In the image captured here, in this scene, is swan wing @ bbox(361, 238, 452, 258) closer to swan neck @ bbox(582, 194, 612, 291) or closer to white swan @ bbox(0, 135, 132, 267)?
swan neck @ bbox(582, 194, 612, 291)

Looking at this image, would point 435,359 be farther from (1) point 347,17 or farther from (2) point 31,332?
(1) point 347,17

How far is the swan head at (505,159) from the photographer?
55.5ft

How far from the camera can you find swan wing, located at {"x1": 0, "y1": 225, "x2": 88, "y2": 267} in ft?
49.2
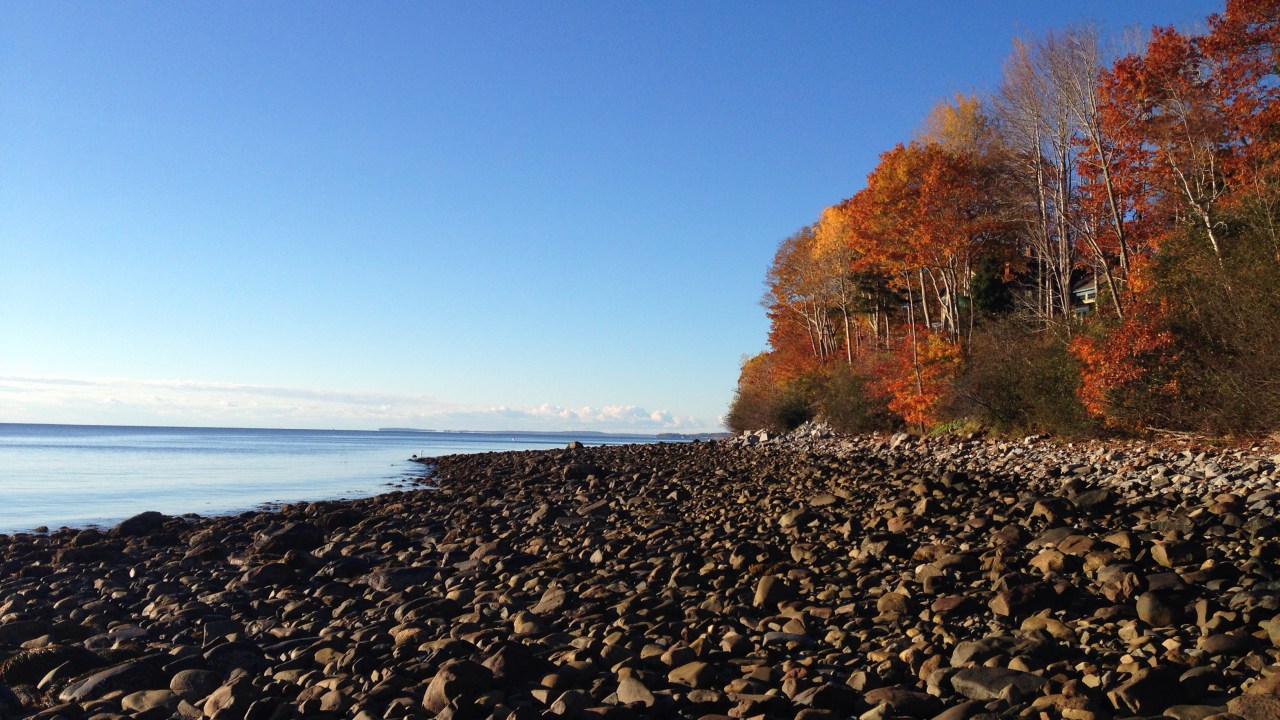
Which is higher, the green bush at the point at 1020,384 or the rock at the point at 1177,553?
the green bush at the point at 1020,384

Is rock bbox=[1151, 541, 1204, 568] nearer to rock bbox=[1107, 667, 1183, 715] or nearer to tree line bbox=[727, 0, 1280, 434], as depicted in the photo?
rock bbox=[1107, 667, 1183, 715]

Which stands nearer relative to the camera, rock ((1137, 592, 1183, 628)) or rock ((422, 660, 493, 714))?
rock ((422, 660, 493, 714))

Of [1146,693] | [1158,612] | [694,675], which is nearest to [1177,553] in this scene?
[1158,612]

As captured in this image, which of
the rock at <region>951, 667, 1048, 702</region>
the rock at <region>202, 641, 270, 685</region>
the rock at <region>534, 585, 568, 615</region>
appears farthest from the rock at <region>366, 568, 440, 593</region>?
the rock at <region>951, 667, 1048, 702</region>

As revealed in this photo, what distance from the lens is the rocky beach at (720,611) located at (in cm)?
534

········

GIVEN EXERCISE:
Could you copy out every one of the items above word for word, leaving out the pictures?

EXERCISE RESPONSE:
In the image captured here, in this scene, is swan wing @ bbox(361, 238, 452, 258) closer to swan neck @ bbox(582, 194, 612, 291) or closer to white swan @ bbox(0, 135, 132, 267)?
swan neck @ bbox(582, 194, 612, 291)

Looking at this image, would point 435,359 be farther from (1) point 347,17 or farther from (2) point 31,332?
(1) point 347,17

How far is the swan head at (505,159) from the photographer?
55.5ft

How far from the camera can you find swan wing, located at {"x1": 0, "y1": 225, "x2": 88, "y2": 267} in ft?
49.2
Which is higher, the green bush at the point at 1020,384 or the rock at the point at 1177,553?
the green bush at the point at 1020,384

Is rock bbox=[1151, 541, 1204, 568] nearer to rock bbox=[1107, 667, 1183, 715] or nearer to tree line bbox=[727, 0, 1280, 434], as depicted in the photo?
rock bbox=[1107, 667, 1183, 715]

Which stands nearer relative to the camera, rock ((1137, 592, 1183, 628)) or rock ((422, 660, 493, 714))?
rock ((422, 660, 493, 714))

Of [1146,693] | [1158,612] | [694,675], which is nearest to [1177,553] in this scene?
[1158,612]

As captured in this image, which of
the rock at <region>951, 667, 1048, 702</region>
the rock at <region>202, 641, 270, 685</region>
the rock at <region>534, 585, 568, 615</region>
appears farthest from the rock at <region>366, 568, 440, 593</region>?
the rock at <region>951, 667, 1048, 702</region>

As revealed in this photo, what distance from the lens is the rocky beach at (720,611) located at (in cm)?
534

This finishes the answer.